• Exercise details:
Reproduce word for word the part of the shark article that runs from "Sharks not the" to "in South Africa.".

Sharks not the villain of the sea, man is
The misunderstood monsters of the sea have once again been thrust into the spotlight after the recent incident last month when a surfer died after a shark attack in Gracetown, Western Australia. Despite this, experts say man does more damage to sharks rather than what we are led to believe in popular culture. Audrey Lee dives in the deep end to investigate.
Beneath the first blush of an early September predawn light, a fierce wind lashed the sullen, logy waves, stirring up a blast of fresh salt air that consumed me. The loud droning of the engines interrupted the tranquility of the untamed sea as our speedboat jetted across the ocean just off the coast of Gansbaai in South Africa.
With 15 others onboard this 11-metre catamaran, we were on an expedition most would call a ‘reckless’ one. The one animal we fear most was the one we were hoping to meet that morning: the great white shark.
Buckets of diluted rancid minced fish parts, tuna blood and oil, or otherwise called chum, were tossed into the water from the stern. The bristling breath of the sea was engulfed by a long, unbroken trail of this malodorous concoction, snaking its way towards the horizon. The sharks’ sense of smell is so sensitive it can detect even a single drop of blood in the water up to 5 kilometres away.

• Supplied material:
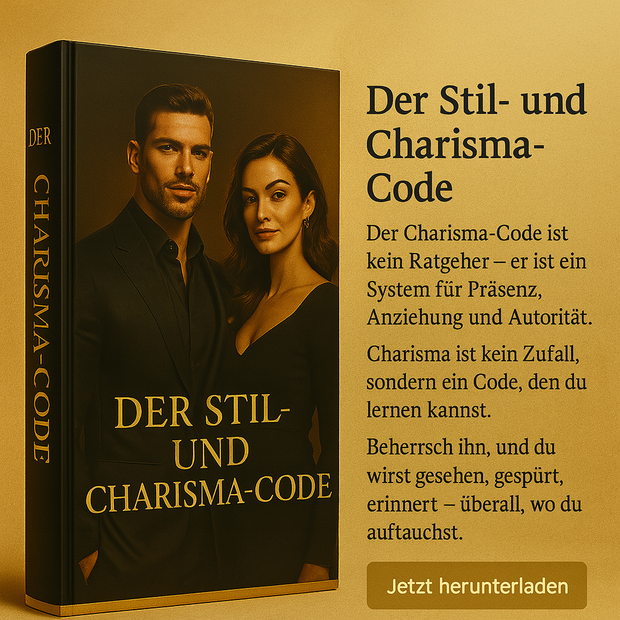 Das Kingmaker Bundle | Werde der Mann der wirkt  | Ebook + Audiobook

• Task solution:
Sharks not the villain of the sea, man is
The misunderstood monsters of the sea have once again been thrust into the spotlight after the recent incident last month when a surfer died after a shark attack in Gracetown, Western Australia. Despite this, experts say man does more damage to sharks rather than what we are led to believe in popular culture. Audrey Lee dives in the deep end to investigate.
Beneath the first blush of an early September predawn light, a fierce wind lashed the sullen, logy waves, stirring up a blast of fresh salt air that consumed me. The loud droning of the engines interrupted the tranquility of the untamed sea as our speedboat jetted across the ocean just off the coast of Gansbaai in South Africa.